● WHAT NEEDS TO BE DONE: Copy the lines below word for word.

● INPUT FOR THIS TASK:
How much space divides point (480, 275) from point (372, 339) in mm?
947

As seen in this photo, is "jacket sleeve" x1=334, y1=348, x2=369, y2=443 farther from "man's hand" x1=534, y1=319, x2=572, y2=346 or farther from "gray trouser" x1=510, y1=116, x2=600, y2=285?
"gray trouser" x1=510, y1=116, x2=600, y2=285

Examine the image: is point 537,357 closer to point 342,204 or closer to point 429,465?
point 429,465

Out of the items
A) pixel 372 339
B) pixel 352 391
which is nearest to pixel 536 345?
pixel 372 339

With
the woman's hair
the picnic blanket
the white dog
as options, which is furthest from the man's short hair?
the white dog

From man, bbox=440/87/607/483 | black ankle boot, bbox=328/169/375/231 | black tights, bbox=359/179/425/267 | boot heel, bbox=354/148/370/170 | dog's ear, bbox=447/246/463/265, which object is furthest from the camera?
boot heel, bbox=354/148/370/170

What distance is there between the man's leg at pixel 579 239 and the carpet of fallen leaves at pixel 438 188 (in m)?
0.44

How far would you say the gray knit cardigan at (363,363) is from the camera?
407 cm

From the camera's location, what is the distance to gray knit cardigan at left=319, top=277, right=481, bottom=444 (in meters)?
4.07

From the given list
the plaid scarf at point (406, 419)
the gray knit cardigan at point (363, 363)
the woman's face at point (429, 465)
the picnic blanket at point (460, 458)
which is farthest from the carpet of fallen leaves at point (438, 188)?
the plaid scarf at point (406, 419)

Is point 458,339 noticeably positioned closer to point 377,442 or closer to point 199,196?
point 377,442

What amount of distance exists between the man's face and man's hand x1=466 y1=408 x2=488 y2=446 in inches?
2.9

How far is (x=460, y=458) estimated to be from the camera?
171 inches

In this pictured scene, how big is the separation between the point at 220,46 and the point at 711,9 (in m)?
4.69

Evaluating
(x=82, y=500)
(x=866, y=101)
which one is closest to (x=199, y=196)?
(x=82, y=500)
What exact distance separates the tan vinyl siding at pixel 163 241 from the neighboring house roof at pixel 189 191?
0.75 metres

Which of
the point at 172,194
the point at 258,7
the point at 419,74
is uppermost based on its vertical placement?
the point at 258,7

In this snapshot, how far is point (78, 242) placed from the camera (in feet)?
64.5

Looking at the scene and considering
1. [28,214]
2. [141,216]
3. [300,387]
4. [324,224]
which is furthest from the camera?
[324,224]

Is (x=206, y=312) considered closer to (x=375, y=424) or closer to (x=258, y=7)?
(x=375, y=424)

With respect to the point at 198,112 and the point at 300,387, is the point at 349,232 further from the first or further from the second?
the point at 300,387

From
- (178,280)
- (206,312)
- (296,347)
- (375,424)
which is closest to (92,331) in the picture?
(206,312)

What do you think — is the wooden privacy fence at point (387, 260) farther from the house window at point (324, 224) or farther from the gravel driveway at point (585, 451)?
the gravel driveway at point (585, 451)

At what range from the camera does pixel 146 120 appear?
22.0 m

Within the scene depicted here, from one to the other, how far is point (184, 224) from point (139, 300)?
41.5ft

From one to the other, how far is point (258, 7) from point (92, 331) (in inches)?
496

● WRITTEN RESPONSE:
How much space divides point (480, 275) from point (372, 339) in mm?
947

As seen in this photo, is "jacket sleeve" x1=334, y1=348, x2=369, y2=443 farther from "man's hand" x1=534, y1=319, x2=572, y2=346 or farther from "gray trouser" x1=510, y1=116, x2=600, y2=285?
"gray trouser" x1=510, y1=116, x2=600, y2=285

Examine the image: is point 537,357 closer to point 342,204 or closer to point 429,465?
point 429,465

Out of the items
A) pixel 372 339
B) pixel 352 391
which is nearest to pixel 536 345?
pixel 372 339

With
the woman's hair
the picnic blanket
the white dog
as options, which is furthest from the man's short hair?
the white dog

From man, bbox=440/87/607/483 | black ankle boot, bbox=328/169/375/231 | black tights, bbox=359/179/425/267 | boot heel, bbox=354/148/370/170 | dog's ear, bbox=447/246/463/265, which object is furthest from the camera?
boot heel, bbox=354/148/370/170

What distance is there between the man's leg at pixel 579 239 and the carpet of fallen leaves at pixel 438 188 (in m)?
0.44

How far would you say the gray knit cardigan at (363,363) is from the camera?
407 cm

From the camera's location, what is the distance to gray knit cardigan at left=319, top=277, right=481, bottom=444 (in meters)?
4.07

From the given list
the plaid scarf at point (406, 419)
the gray knit cardigan at point (363, 363)
the woman's face at point (429, 465)
the picnic blanket at point (460, 458)
which is farthest from the carpet of fallen leaves at point (438, 188)?
the plaid scarf at point (406, 419)

Is point 458,339 noticeably positioned closer to point 377,442 or closer to point 199,196?
point 377,442

What amount of distance exists between the man's face and man's hand x1=466 y1=408 x2=488 y2=446 in inches?
2.9

How far is (x=460, y=458) estimated to be from the camera?
171 inches

In this pictured scene, how big is the separation between the point at 220,46 and the point at 711,9 (in m)?
4.69

Evaluating
(x=82, y=500)
(x=866, y=101)
which one is closest to (x=199, y=196)?
(x=82, y=500)
What exact distance separates the tan vinyl siding at pixel 163 241 from the neighboring house roof at pixel 189 191?
0.75 metres

Which of
the point at 172,194
the point at 258,7
the point at 419,74
is uppermost based on its vertical placement?
the point at 258,7

In this snapshot, how far is point (78, 242) placed from the camera (in feet)?
64.5

Looking at the scene and considering
1. [28,214]
2. [141,216]
3. [300,387]
4. [324,224]
which is furthest from the camera?
[324,224]

Is (x=206, y=312) considered closer to (x=375, y=424) or closer to (x=258, y=7)?
(x=375, y=424)

With respect to the point at 198,112 and the point at 300,387, is the point at 349,232 further from the first or further from the second?
the point at 300,387

From
- (178,280)
- (206,312)
- (296,347)
- (375,424)
which is closest to (92,331) in the picture?
(206,312)

What do you think — is the wooden privacy fence at point (387, 260) farther from the house window at point (324, 224) or farther from the gravel driveway at point (585, 451)?
the gravel driveway at point (585, 451)

At what range from the camera does pixel 146 120 appear?
22.0 m

Within the scene depicted here, from one to the other, how far is point (184, 224) from point (139, 300)?
41.5ft

From one to the other, how far is point (258, 7) from point (92, 331) (in inches)?
496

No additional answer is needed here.